Data extracted from a collection:
***
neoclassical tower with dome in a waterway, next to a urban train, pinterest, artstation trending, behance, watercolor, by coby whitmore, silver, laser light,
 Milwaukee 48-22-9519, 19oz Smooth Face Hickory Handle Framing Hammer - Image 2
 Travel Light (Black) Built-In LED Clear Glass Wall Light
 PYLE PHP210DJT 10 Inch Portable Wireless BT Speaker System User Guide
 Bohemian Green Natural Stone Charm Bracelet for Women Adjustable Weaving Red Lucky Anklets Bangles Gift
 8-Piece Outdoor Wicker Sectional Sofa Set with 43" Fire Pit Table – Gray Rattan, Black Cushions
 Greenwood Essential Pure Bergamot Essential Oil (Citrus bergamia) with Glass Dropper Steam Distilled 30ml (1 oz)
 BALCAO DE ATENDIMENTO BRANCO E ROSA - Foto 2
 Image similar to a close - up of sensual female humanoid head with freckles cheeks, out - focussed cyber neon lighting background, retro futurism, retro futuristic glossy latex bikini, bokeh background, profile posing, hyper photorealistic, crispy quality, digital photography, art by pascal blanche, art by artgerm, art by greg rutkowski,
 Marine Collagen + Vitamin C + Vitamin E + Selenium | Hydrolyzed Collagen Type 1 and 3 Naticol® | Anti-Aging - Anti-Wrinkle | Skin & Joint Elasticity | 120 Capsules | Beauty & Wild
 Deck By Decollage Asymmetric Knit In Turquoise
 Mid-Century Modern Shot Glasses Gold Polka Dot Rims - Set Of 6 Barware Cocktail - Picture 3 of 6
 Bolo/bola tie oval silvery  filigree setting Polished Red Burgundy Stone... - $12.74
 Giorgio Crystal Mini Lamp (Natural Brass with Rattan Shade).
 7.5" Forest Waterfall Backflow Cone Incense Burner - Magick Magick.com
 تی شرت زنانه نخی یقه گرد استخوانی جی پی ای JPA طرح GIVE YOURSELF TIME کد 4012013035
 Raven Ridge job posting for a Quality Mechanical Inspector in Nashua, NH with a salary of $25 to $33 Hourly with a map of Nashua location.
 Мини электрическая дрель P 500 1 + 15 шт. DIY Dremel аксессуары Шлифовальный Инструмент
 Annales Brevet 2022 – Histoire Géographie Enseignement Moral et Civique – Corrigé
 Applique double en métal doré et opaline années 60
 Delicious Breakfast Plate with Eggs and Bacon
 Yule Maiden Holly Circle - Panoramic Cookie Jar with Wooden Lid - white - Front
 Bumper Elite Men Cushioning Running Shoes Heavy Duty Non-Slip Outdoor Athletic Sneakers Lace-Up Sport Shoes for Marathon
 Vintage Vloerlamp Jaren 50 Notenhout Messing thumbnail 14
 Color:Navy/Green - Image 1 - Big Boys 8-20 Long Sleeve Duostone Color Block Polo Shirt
***
- ABOUT THIS TASK -
Work through the records above. Copy every line with the string "Natural".

- OUTPUT BELOW -
 Bohemian Green Natural Stone Charm Bracelet for Women Adjustable Weaving Red Lucky Anklets Bangles Gift
 Giorgio Crystal Mini Lamp (Natural Brass with Rattan Shade).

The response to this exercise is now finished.